In this work, we consider the communication complexity of MPC protocols in honest majority setting achieving malicious security in both information-theoretic setting and computational setting. On the one hand, we study the possibility of basing honest majority MPC protocols on oblivious linear evaluation (OLE)-hybrid model efficiently with information-theoretic security. More precisely, we instantiate preprocessing phase of the recent work Sharing Transformation (Goyal, Polychroniadou, and Song, CRYPTO 2022) assuming random OLE correlations. Notably, we are able to prepare packed Beaver triples with malicious security achieving amortized communication of $O(n)$ field elements plus a number of $O(n)$ OLE correlations per packed Beaver triple, which is the best known result. To further efficiently prepare random OLE correlations, we resort to IKNP-style OT extension protocols (Ishai et al., CRYPTO 2003) in random oracle model.

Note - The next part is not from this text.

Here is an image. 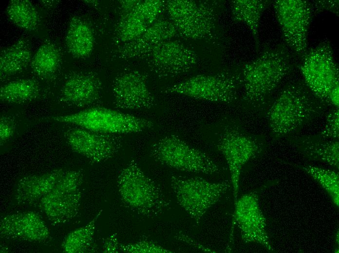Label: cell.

On the other hand, we derive a communication lower bound for preparing OLE correlations in the information-theoretic setting based on negative results due to Damgård, Larsen, and Nielsen (CRYPTO 2019).

Combining our positive result with the work of Goyal, Polychroniadou, and Song (CRYPTO 2022), we derive an MPC protocol with amortized communication of $O(\ell+\kappa)$ elements per gate in random oracle model achieving malicious security, where $\ell$ denotes the length of a field element and $\kappa$ is the security parameter.